PD-L1, one of the most important immune-regulating molecules in all cancers including breast cancer, suppresses the immune system against tumor cells. MiRNAs control PD-L1 expression as therapeutic tools and targets. This study investigated the role of miR-200c in reducing PD-L1 expression and breast cancer cell proliferation.

In this study, miR-200c targeting the PD-L1 3'UTR was confirmed by bioinformatics and dual-luciferase assay. PD-L1 expression in breast cancer tissues and cell lines was checked compared to normal tissues and cell lines. qRT-PCR was used to measure PD-L1 expression after miR-200c transfection into breast cancer cell line. The MTT test was used to determine the effect of miR-200c introduction on cell proliferation. 

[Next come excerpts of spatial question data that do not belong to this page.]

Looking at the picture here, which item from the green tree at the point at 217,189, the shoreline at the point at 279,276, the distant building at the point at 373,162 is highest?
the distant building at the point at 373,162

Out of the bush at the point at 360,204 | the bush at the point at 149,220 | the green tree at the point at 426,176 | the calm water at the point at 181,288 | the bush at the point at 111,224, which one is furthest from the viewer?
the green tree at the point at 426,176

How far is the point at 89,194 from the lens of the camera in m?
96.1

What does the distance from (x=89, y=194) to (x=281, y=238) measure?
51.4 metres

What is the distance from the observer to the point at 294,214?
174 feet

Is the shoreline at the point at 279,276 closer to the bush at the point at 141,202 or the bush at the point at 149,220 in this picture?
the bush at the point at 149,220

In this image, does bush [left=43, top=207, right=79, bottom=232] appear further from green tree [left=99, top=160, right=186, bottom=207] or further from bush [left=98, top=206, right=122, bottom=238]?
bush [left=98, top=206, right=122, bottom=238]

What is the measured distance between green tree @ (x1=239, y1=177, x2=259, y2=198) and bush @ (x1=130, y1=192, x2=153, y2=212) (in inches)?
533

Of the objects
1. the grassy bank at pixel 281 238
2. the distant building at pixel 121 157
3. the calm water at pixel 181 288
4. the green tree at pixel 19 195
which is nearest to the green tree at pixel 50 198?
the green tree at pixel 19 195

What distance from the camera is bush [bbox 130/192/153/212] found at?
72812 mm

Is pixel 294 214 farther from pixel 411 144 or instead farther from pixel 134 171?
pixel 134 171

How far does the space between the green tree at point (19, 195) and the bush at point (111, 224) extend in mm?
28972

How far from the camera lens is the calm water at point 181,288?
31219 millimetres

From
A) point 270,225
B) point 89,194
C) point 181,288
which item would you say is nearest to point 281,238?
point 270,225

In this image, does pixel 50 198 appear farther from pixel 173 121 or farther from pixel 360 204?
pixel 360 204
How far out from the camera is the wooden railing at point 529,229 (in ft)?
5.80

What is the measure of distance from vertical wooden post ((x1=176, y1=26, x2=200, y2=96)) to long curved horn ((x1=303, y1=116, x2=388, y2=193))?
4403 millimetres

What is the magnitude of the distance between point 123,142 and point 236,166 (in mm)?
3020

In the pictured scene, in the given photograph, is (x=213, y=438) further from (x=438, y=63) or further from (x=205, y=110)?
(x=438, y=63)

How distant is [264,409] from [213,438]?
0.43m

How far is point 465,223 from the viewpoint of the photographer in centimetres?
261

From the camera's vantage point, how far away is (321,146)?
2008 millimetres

The 3'UTR region of the PD-L1 gene was identified as a target for miR-200c using bioinformatics software and a dual luciferase assay. The decrease in miR-200c expression in breast cancer cells is directly related to the increase in PD-L1 expression (r =-0.68, P value₌ 0.0158). Also, increasing the expression of miR-200c in MDA-MB231, BT549, and MCF7 breast cancer cells decreased the expression of PD-L1 by (0.217±2.3, 0.021±2.11, and 0.012±0.146, respectively). The increased expression of miR-200c decreased the proliferation rate in MDA-MB231 by 0.45 ± 0.012, BT549 by 0.256 ± 0.2, and in MCF7 by 0.164 ± 0.02, compared to non-transfected cells. (Mean ± SE)

MiR-200c may be able to prevent breast cancer progression by targeting the PD-1/PD-L1 pathway, reducing PD-L1 expression, and reducing breast cancer cell proliferation.